Dataset excerpt »
****
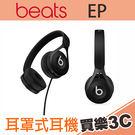 Beats EP 耳罩式耳機 黑色,輕盈...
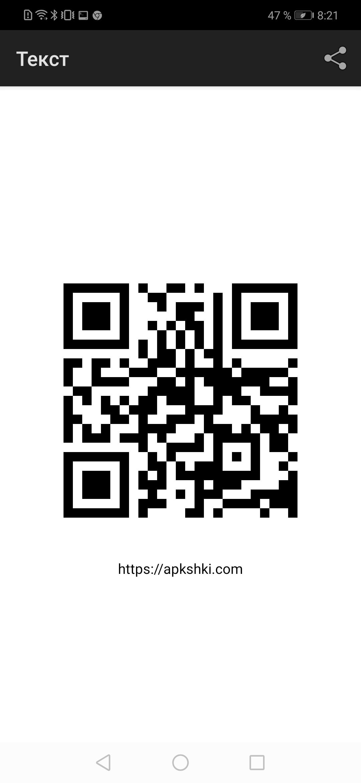 QR сканер штрих-кода скриншот 1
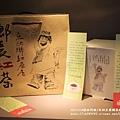 廖鄉長故事館 (45).JPG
****
Task item » An exact copy of the data above is required, printed without its pictures.

Written solution »
 Beats EP 耳罩式耳機 黑色,輕盈...
 QR сканер штрих-кода скриншот 1
 廖鄉長故事館 (45).JPG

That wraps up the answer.